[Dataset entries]
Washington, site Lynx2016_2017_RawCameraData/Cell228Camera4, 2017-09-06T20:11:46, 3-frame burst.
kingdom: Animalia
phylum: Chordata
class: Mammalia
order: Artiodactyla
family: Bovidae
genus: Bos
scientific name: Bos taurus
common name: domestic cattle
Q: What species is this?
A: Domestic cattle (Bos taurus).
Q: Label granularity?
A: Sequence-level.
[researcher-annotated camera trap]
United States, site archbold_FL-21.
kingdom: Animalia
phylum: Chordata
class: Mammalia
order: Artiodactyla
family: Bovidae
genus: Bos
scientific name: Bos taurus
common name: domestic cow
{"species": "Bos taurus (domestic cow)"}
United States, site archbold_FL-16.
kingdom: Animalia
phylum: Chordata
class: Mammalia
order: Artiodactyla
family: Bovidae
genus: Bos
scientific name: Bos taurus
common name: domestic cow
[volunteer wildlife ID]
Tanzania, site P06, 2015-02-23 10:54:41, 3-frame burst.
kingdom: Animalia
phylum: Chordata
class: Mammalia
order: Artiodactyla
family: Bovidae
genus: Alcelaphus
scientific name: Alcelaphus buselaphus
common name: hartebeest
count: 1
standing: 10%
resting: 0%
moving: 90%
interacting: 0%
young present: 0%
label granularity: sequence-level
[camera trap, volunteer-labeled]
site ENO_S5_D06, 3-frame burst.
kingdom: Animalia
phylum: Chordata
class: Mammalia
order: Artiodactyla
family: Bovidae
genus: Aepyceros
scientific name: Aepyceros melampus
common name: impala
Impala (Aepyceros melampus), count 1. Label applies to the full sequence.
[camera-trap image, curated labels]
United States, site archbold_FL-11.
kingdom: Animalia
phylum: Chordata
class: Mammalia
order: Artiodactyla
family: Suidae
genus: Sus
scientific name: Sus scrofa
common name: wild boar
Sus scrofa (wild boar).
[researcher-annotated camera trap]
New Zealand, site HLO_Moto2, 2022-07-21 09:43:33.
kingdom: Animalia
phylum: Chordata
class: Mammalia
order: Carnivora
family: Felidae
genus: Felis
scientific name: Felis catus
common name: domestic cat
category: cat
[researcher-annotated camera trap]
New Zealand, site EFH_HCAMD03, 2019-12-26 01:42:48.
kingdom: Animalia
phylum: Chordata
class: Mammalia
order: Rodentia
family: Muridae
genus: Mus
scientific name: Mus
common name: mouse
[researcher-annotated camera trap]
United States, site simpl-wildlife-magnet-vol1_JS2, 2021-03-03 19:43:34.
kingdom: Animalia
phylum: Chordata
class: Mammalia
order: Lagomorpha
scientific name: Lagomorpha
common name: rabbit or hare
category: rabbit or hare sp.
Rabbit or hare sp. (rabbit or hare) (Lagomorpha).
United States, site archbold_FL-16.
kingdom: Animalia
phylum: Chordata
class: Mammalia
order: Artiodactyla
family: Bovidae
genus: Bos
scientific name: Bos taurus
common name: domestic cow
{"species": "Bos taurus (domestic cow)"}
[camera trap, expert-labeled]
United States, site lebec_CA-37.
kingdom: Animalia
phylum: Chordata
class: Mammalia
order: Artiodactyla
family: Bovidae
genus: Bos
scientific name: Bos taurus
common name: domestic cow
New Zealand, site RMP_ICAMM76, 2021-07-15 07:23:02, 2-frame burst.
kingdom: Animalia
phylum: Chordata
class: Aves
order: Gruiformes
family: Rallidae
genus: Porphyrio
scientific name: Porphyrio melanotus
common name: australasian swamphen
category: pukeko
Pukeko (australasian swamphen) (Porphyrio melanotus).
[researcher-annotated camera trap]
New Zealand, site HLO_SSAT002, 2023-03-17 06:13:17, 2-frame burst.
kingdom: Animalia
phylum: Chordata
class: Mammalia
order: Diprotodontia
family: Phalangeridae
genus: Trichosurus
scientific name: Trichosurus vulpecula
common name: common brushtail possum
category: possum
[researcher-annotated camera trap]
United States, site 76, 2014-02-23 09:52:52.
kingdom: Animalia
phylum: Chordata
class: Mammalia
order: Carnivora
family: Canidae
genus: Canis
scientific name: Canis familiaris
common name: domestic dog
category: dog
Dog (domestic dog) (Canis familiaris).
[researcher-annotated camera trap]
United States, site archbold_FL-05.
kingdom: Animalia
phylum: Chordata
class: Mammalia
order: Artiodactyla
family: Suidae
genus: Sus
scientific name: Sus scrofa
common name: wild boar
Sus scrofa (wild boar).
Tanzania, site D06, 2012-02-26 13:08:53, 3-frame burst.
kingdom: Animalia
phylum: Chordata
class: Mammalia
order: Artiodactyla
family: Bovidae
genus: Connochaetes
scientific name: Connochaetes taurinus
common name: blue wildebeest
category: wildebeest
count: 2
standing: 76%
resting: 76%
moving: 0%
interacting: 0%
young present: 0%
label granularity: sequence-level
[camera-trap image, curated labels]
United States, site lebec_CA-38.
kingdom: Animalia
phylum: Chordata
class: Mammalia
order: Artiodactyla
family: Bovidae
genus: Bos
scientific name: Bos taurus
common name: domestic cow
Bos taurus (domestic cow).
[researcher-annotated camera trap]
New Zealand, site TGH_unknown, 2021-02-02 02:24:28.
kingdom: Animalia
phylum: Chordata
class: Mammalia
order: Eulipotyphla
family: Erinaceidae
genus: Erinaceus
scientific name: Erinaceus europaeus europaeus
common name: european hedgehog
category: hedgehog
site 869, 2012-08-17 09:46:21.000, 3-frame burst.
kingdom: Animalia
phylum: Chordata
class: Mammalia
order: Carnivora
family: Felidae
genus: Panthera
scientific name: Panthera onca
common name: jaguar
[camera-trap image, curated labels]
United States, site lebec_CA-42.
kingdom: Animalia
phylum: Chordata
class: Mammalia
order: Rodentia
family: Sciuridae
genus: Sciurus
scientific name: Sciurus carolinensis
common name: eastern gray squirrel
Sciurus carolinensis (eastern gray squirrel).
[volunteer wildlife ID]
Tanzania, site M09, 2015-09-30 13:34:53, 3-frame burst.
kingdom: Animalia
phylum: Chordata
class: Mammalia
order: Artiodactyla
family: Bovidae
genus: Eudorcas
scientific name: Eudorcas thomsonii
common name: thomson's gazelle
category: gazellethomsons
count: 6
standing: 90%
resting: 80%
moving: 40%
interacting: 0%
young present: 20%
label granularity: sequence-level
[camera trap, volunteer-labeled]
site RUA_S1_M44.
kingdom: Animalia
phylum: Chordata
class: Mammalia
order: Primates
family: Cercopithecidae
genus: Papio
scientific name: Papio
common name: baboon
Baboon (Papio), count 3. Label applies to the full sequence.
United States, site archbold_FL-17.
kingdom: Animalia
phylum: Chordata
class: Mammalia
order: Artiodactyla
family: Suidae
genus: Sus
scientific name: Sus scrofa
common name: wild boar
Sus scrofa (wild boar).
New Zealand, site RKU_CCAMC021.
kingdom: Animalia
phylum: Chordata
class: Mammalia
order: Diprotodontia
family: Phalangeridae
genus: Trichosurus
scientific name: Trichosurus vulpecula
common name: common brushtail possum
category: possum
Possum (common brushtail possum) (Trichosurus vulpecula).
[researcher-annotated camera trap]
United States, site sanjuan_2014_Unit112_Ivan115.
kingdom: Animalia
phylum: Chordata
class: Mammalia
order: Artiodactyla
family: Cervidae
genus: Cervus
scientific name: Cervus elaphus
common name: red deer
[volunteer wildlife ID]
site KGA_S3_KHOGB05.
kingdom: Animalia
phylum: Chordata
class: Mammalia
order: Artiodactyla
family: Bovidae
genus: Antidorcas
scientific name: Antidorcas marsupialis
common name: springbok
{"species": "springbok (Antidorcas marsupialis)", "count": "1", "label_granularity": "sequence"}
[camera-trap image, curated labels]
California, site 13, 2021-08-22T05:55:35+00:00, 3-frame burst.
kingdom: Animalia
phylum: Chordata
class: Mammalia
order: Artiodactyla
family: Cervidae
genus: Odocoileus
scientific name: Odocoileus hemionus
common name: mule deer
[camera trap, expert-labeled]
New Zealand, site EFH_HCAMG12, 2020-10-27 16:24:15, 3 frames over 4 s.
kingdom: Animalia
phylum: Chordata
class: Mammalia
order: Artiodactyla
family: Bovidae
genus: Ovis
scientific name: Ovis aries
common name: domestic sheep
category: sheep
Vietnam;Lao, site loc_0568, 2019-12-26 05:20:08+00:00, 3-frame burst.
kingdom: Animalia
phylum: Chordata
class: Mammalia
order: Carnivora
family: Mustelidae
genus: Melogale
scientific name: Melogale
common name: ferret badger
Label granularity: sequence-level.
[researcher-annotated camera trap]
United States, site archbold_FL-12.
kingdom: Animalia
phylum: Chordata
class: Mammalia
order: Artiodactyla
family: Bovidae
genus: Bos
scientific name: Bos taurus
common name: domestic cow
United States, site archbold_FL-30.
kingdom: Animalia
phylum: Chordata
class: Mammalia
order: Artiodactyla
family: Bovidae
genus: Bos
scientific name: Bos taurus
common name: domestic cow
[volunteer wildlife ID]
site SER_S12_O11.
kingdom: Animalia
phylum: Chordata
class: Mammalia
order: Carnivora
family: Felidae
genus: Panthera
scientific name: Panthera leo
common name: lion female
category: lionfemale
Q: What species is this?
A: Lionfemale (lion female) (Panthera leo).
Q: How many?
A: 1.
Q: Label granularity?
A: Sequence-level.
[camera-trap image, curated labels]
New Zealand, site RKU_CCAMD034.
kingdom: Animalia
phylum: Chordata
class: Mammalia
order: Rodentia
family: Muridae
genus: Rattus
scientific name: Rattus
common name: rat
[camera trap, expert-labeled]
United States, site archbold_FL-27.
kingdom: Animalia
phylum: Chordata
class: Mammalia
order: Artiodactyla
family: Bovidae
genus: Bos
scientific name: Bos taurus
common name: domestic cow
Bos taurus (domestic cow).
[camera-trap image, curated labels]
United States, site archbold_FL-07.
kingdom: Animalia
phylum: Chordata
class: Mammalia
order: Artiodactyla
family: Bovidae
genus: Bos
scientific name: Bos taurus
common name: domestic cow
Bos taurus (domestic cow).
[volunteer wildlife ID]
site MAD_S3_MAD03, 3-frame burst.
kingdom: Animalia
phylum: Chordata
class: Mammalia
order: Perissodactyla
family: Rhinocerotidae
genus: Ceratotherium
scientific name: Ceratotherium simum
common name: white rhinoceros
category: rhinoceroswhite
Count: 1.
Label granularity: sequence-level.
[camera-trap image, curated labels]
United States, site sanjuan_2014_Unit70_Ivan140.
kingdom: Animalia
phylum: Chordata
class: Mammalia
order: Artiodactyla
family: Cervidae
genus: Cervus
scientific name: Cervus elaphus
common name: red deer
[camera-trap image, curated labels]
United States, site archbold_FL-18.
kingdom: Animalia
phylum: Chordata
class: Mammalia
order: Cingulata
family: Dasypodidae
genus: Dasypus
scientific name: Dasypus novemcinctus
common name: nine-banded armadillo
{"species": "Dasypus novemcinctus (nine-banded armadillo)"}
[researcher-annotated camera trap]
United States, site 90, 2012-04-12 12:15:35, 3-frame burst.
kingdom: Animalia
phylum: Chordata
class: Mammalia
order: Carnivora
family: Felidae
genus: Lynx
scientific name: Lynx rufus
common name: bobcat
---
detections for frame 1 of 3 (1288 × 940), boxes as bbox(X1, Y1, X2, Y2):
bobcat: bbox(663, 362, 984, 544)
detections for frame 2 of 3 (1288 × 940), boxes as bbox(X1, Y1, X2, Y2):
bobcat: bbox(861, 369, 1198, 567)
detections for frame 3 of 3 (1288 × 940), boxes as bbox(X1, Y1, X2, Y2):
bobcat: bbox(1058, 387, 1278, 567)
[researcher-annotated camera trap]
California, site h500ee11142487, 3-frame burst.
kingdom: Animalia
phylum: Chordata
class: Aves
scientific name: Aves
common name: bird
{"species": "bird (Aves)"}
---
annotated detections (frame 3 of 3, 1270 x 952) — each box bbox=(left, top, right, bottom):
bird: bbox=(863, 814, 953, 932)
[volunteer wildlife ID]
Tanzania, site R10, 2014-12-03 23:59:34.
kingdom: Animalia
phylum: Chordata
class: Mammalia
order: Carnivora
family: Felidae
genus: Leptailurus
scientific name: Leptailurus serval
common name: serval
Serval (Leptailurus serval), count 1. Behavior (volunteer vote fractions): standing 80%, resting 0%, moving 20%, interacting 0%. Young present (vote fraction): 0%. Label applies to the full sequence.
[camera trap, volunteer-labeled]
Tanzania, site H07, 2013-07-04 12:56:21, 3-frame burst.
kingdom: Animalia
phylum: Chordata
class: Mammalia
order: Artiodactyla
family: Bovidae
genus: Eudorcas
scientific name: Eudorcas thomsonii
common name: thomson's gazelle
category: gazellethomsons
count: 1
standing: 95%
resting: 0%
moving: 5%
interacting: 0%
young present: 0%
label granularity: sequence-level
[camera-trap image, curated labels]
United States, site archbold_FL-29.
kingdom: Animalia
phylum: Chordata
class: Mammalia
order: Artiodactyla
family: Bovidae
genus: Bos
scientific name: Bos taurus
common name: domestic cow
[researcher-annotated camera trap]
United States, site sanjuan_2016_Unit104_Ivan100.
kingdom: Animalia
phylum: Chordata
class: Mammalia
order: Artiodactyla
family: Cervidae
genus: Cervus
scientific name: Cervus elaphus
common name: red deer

• WHAT YOU ARE ASKED TO DO:
The lines above from the one with "common name: mule deer" through the one with "scientific name: Ovis aries" are to be duplicated exactly, ends included, with nothing added.

• TASK OUTPUT:
common name: mule deer
[camera trap, expert-labeled]
New Zealand, site EFH_HCAMG12, 2020-10-27 16:24:15, 3 frames over 4 s.
kingdom: Animalia
phylum: Chordata
class: Mammalia
order: Artiodactyla
family: Bovidae
genus: Ovis
scientific name: Ovis aries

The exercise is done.